I didn't get any proxy form either. Liz, did you try another e-mail address? Sometimes my yahoo address doesn't work, so then I try my hotmail and it goes through.

Dori


----------



## cdimi (Jan 26, 2012)

proxy forms are in the back of the booklet. Have to be returned by Feb 3


----------



## bailey (Jan 31, 2012)

Received my annual owner's report today with proxy form in back.  Haven't decided which action to vote on that would be in the my best interest as an owner.  Has anyone else made their decision?


----------



## Dori (Jan 31, 2012)

I didn't even see the proxy at the back. It is sitting at home in Toronto, and we are down in Florida, so I guess we won't be voting. It seems like there are no good choices for us as owners.

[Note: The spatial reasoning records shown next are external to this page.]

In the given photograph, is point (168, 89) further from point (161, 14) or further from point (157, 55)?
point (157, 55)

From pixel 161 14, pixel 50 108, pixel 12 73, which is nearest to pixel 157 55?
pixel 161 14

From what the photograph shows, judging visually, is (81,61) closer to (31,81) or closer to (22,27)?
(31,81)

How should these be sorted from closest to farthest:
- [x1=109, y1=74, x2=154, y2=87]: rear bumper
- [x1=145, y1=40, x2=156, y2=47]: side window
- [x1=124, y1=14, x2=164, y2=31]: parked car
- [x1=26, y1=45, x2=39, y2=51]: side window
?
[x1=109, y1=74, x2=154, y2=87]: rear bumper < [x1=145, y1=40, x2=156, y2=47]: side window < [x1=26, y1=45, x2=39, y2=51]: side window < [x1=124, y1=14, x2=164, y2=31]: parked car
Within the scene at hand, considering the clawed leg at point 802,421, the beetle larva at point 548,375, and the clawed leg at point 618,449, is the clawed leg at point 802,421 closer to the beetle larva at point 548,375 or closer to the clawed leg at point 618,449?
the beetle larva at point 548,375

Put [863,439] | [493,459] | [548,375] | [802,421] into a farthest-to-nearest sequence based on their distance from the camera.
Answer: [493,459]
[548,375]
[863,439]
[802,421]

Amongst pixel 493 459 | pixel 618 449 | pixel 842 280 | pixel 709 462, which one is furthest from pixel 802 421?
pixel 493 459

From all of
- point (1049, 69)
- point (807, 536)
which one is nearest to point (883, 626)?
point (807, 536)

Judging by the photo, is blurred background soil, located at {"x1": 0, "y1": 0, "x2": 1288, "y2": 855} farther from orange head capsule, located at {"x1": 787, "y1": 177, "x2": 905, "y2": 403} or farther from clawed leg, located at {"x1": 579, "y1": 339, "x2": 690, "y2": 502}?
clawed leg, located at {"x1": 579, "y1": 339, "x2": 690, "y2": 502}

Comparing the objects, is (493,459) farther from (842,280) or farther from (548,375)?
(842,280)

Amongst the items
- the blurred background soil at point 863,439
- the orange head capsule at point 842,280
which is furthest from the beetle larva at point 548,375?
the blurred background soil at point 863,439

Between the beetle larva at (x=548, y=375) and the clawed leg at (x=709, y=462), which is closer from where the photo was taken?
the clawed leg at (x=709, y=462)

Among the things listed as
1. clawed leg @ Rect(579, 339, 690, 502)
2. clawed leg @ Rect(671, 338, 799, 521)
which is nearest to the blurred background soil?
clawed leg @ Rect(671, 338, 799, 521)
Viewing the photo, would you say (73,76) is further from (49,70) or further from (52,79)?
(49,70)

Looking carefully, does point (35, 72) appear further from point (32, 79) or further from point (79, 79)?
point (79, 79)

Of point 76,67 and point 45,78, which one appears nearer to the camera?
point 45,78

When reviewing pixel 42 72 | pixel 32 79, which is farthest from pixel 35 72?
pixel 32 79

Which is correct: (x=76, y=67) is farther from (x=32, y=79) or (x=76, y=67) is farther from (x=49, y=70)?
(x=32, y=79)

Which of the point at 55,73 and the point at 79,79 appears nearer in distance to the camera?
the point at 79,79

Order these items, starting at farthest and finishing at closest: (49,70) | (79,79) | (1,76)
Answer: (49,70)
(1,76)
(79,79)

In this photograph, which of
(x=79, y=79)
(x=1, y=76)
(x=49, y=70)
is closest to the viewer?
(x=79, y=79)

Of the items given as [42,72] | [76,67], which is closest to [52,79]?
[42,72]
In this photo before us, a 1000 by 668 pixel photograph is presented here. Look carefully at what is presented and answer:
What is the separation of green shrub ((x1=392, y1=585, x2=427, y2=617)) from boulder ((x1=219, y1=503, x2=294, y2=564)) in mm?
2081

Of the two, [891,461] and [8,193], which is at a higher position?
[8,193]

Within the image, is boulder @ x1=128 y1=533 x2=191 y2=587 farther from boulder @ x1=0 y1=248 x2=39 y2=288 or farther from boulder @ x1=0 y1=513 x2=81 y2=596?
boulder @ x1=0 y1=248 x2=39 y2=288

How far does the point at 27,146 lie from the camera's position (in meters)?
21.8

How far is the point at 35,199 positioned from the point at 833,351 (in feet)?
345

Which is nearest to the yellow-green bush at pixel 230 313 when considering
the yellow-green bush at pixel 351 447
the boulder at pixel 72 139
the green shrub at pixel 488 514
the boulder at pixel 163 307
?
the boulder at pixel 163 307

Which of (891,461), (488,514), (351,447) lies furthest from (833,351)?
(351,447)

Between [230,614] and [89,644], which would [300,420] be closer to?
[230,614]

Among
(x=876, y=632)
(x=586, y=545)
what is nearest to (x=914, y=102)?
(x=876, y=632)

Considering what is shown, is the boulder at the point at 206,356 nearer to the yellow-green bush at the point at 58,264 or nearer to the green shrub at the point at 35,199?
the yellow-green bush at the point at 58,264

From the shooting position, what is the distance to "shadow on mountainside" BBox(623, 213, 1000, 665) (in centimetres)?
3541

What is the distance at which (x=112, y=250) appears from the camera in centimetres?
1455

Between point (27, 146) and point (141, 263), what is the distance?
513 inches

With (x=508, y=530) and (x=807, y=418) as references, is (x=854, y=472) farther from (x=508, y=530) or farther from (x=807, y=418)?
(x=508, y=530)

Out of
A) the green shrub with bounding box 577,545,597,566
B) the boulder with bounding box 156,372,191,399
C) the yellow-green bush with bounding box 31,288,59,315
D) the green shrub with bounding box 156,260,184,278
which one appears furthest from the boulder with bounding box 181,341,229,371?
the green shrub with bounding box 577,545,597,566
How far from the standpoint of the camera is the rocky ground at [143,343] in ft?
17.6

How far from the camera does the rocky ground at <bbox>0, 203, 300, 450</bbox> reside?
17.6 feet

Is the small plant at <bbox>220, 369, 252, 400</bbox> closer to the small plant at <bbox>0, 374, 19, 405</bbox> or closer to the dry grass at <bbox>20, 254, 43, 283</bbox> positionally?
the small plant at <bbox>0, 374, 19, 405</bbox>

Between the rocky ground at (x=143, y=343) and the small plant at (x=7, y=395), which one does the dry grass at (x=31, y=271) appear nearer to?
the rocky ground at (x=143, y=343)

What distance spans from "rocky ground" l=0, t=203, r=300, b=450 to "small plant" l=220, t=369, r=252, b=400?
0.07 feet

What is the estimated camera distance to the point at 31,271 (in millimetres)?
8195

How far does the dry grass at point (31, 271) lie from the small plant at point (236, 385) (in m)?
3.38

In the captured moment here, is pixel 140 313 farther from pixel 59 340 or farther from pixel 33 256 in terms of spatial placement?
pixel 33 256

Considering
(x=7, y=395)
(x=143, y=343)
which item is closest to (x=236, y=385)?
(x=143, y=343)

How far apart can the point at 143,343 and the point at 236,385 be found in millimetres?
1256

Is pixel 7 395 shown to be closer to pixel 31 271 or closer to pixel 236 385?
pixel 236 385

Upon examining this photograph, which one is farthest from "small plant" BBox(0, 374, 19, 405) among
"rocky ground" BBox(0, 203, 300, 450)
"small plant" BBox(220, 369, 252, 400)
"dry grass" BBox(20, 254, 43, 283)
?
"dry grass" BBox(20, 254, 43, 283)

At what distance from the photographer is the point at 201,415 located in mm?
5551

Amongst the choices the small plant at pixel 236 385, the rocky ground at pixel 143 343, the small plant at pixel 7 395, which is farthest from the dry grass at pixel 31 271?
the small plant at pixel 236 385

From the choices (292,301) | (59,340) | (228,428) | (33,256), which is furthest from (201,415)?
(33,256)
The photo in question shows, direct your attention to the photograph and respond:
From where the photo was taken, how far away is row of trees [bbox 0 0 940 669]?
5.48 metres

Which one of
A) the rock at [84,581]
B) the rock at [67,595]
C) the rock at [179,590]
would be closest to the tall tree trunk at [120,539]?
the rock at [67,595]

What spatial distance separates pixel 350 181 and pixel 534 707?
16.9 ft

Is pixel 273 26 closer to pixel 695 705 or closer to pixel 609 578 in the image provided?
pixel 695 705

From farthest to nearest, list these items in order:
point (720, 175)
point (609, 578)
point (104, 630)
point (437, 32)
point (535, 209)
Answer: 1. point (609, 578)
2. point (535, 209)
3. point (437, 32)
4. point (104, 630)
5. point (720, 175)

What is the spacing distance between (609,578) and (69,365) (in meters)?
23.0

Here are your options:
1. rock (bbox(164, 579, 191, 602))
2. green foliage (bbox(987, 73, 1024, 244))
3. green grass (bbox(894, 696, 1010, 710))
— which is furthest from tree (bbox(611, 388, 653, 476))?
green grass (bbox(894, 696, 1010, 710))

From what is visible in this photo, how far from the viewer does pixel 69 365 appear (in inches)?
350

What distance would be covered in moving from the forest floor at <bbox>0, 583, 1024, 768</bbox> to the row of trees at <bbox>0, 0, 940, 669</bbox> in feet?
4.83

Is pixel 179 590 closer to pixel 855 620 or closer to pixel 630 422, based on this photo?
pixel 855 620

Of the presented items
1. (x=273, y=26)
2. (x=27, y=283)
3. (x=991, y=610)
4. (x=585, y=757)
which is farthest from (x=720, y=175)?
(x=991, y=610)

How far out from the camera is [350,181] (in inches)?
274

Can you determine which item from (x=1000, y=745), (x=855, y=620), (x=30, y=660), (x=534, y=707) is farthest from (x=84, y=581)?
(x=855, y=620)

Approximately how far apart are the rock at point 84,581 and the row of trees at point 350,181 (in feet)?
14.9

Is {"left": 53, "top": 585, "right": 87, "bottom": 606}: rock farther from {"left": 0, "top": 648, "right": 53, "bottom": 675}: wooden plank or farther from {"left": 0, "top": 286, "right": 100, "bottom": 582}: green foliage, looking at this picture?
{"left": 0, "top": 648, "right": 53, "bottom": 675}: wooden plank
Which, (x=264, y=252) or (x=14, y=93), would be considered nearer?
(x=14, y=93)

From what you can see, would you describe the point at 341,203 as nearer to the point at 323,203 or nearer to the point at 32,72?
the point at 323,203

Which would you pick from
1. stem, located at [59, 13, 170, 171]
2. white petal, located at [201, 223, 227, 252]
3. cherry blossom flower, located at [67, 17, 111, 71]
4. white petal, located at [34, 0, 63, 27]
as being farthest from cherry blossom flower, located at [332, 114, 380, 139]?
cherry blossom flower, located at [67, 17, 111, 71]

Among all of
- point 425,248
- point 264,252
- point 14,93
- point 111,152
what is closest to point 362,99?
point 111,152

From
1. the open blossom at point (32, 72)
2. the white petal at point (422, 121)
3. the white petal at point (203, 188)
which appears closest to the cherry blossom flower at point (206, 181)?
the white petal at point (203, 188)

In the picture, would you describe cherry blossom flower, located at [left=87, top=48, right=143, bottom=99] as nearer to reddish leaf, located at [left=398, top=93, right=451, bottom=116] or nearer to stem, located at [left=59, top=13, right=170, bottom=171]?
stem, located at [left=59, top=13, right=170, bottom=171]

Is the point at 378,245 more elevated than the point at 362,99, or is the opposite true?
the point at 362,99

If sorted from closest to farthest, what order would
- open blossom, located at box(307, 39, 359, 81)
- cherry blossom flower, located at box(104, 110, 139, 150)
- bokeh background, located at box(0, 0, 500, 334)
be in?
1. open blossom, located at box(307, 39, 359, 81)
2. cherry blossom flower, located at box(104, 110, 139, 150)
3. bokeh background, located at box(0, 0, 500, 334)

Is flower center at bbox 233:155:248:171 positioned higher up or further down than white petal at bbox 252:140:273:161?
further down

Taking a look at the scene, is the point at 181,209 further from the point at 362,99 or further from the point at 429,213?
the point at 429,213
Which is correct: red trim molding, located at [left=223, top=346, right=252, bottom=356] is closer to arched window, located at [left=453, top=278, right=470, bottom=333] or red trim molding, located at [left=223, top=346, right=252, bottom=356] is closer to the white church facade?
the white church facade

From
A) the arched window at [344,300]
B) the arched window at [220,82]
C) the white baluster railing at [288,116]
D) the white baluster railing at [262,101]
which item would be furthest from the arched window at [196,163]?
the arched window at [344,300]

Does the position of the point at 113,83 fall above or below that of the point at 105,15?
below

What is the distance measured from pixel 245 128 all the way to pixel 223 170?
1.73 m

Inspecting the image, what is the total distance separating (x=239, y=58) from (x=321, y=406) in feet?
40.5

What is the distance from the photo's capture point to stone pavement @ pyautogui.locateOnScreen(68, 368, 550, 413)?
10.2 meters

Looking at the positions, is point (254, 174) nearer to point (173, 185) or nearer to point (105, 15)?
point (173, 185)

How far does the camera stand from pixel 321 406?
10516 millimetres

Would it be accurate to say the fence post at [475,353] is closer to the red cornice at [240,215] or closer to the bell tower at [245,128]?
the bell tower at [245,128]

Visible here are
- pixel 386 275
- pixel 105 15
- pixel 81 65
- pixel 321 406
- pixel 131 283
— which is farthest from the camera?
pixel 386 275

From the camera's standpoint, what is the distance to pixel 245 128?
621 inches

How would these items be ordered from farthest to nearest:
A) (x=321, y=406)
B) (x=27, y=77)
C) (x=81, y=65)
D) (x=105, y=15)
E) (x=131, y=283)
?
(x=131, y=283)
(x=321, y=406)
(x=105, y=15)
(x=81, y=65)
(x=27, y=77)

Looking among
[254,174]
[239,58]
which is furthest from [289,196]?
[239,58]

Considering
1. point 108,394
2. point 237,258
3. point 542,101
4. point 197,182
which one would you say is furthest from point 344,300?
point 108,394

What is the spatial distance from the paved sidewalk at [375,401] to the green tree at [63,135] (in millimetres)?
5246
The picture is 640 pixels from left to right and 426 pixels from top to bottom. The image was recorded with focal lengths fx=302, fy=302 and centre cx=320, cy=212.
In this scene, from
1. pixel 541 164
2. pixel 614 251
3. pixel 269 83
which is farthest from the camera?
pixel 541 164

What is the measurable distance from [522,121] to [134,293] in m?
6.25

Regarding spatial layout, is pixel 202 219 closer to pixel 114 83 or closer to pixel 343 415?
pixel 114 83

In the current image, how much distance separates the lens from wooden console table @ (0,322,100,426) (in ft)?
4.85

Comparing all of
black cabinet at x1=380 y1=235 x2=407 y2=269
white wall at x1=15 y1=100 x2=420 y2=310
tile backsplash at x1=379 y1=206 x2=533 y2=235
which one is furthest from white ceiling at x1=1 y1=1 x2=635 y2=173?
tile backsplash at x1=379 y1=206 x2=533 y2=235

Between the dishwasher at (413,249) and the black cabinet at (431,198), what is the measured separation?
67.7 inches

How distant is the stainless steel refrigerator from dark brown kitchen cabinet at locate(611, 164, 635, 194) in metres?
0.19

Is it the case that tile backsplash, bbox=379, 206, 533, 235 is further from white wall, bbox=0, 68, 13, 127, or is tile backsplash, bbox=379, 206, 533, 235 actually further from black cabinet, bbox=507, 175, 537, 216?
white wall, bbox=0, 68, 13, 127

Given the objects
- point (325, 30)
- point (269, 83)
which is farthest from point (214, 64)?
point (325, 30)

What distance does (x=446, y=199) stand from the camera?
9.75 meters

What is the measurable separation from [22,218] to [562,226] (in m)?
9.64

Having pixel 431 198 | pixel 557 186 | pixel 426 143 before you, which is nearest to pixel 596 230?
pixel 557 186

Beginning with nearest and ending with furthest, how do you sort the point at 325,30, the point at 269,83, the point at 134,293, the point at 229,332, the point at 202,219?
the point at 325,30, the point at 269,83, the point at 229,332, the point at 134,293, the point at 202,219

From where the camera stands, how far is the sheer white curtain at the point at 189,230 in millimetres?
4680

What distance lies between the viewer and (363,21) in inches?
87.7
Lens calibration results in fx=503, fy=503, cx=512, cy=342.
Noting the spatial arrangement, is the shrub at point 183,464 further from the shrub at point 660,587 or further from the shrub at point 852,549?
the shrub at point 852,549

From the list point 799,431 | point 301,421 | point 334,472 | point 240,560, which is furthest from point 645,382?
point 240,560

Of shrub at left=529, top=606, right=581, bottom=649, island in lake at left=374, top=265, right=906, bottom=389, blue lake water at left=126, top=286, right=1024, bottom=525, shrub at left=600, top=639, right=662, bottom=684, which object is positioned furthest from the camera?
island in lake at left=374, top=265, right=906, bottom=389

Any idea when this has to be resolved by?

Dori


----------



## loosefeet (Feb 7, 2012)

So, are people waiting to pay their levies?  I don't know what to do.  Didn't see the proxy, and have no idea what to do.  Let's keep this conversation alive so we can stay as informed as we can.
I still have a Castleburn, and the have been easy to deal with-already paid those levies and made my trades!


----------



## bailey (Feb 11, 2012)

Has anyone heard what the results were of the special general meeting to vote on the future status of the resort?  The meeting was to be held february 3rd.


----------



## ansim1 (Mar 24, 2012)

We just received a letter from First Resorts today.  The shareholders voted in favor of Option 3...to terminate the timeshare scheme.

The effect of the resolution is this:

"The Directors have been authorized by shareholders to terminate the timeshare scheme and to rent out the units to long term tennants.

Owners would still remain shareholders and still own the same shareholding as previously in the company called Lowveld Lodge Share Block Ltd, but will forfeit their right to occupy their week.  Levies will still be raised to shareholders and the proceeds of rental income will be distributed to each shareholder's levy account in proportion to their levy contributions."

They also stated that the "situation will be concidered annually whether to either re-open timeshare scheme , renew rentals for a further year or to sell the individual apartments.  The timeshare scheme was officially terminated on 29th February 2012.


----------



## Liz Wolf-Spada (Mar 24, 2012)

I need to let them know that my interest and willingness to participate is also "terminated".
Liz


----------



## dundey (Mar 25, 2012)

One of my few remaining SA timeshares, Knysna chalets is owned by First Resorts.  While there has been no indication of any change from the ts operation, I think Im going to sell it before I have to make that decision!
With an annual TPU of 10 or 11, it now makes sense.


----------



## Carolinian (Mar 25, 2012)

Wonder what percentage of that ''vote'' came from Froggy's points clubs?




ansim1 said:


> We just received a letter from First Resorts today.  The shareholders voted in favor of Option 3...to terminate the timeshare scheme.
> 
> The effect of the resolution is this:
> 
> ...


----------